WHAT YOU HAVE TO DO - Copy out each record below, exactly as given.
MATERIAL FOR THE TASK START
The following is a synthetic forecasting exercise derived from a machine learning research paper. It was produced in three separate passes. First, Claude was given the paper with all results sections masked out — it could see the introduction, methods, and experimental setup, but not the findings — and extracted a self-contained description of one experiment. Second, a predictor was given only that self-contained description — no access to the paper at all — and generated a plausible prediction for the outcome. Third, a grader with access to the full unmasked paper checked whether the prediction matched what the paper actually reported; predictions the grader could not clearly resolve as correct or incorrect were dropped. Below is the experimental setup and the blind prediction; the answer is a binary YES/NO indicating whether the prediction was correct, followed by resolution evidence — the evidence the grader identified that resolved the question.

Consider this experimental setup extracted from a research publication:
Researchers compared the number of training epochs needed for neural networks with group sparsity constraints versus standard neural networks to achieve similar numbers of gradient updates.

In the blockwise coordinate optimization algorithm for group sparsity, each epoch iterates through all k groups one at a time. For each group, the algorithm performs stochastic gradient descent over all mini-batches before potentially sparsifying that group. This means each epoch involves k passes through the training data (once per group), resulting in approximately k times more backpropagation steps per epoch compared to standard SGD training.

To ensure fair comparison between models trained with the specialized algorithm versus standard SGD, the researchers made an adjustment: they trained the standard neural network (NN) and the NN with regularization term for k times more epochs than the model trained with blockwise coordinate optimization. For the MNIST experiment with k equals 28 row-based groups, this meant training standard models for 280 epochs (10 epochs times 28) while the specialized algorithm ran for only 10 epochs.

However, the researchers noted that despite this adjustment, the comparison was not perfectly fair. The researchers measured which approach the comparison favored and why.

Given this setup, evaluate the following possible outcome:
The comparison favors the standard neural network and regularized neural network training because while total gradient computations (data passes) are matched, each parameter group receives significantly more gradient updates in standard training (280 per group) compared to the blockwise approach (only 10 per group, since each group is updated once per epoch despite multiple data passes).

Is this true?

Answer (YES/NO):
MATERIAL FOR THE TASK END
FINISHED EXERCISE -
The following is a synthetic forecasting exercise derived from a machine learning research paper. It was produced in three separate passes. First, Claude was given the paper with all results sections masked out — it could see the introduction, methods, and experimental setup, but not the findings — and extracted a self-contained description of one experiment. Second, a predictor was given only that self-contained description — no access to the paper at all — and generated a plausible prediction for the outcome. Third, a grader with access to the full unmasked paper checked whether the prediction matched what the paper actually reported; predictions the grader could not clearly resolve as correct or incorrect were dropped. Below is the experimental setup and the blind prediction; the answer is a binary YES/NO indicating whether the prediction was correct, followed by resolution evidence — the evidence the grader identified that resolved the question.

Consider this experimental setup extracted from a research publication:
Researchers compared the number of training epochs needed for neural networks with group sparsity constraints versus standard neural networks to achieve similar numbers of gradient updates.

In the blockwise coordinate optimization algorithm for group sparsity, each epoch iterates through all k groups one at a time. For each group, the algorithm performs stochastic gradient descent over all mini-batches before potentially sparsifying that group. This means each epoch involves k passes through the training data (once per group), resulting in approximately k times more backpropagation steps per epoch compared to standard SGD training.

To ensure fair comparison between models trained with the specialized algorithm versus standard SGD, the researchers made an adjustment: they trained the standard neural network (NN) and the NN with regularization term for k times more epochs than the model trained with blockwise coordinate optimization. For the MNIST experiment with k equals 28 row-based groups, this meant training standard models for 280 epochs (10 epochs times 28) while the specialized algorithm ran for only 10 epochs.

However, the researchers noted that despite this adjustment, the comparison was not perfectly fair. The researchers measured which approach the comparison favored and why.

Given this setup, evaluate the following possible outcome:
The comparison favors the standard neural network and regularized neural network training because while total gradient computations (data passes) are matched, each parameter group receives significantly more gradient updates in standard training (280 per group) compared to the blockwise approach (only 10 per group, since each group is updated once per epoch despite multiple data passes).

Is this true?

Answer (YES/NO):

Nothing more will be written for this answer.